Pete McCloskey says the Earth Day movement resulted in the defeat of corrupt politicians and spurred a quarter century of bipartisan environmental legislation.
Unfortunately, since the mid-1990s, many members of Congress have spent their energy trying to tear down these protections and do nothing about climate change.
For two decades we have failed to create an international treaty on climate change mitigation. The U.S. didn't sign on to the Kyoto Protocol. Summits in Rio and Copenhagen ended with basically nothing. This year leaders from around the world will meet in Paris to negotiate an agreement that would cut greenhouse gas emissions and limit warming to two degrees Celsius above pre-industrial levels, a level scientists say is necessary to avert the worst effects of climate change.

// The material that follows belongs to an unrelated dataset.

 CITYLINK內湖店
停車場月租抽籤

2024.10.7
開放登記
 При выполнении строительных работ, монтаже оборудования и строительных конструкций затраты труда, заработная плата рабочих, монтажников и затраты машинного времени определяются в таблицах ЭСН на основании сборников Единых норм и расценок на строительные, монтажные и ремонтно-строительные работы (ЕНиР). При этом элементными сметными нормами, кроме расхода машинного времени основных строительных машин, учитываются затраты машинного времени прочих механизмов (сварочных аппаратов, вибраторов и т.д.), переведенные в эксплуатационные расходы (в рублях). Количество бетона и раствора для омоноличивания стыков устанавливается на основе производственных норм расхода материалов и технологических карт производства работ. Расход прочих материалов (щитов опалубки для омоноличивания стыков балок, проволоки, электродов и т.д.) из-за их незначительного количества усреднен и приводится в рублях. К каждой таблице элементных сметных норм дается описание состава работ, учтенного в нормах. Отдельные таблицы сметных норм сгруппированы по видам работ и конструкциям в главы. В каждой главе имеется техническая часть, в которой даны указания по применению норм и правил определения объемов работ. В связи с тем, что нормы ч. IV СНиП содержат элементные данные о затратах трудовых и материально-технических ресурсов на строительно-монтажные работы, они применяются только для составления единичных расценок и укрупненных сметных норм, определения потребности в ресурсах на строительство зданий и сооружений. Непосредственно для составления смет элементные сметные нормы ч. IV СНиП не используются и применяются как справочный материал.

2014 was the hottest year on record. Temperatures over land and ocean surfaces were the highest since scientists started recording them in 1880. Strange weather has made headlines around the world. We've seen polar vortices and tornadoes in the Midwest, massive snow storms on the East Coast, rapidly shrinking sea ice at the North and South poles, record hurricanes and cyclones over the Pacific and Indian Oceans, flooding in Asia, and extreme droughts in Africa and right here in the western United States. Even in California, where we are used to a dry climate, we didn't expect four consecutive years of exceptional drought. Scientists call this the "new normal" — in a warming world we have to expect the unexpected.
Sea level rise, ocean acidification, species extinctions, erratic weather events, decreased agricultural yields, harm to human health and lower worker productivity are real and costly consequences of climate change.
It is past time that we reclaim the spirit of the original Earth Day and make 2015 a year of bipartisan action to preserve our natural resources and the health of our planet. We owe it to future generations.
U.S. Rep. Jackie Speier (D-San Mateo) represents the 14th Congressional District. She wrote this for this newspaper.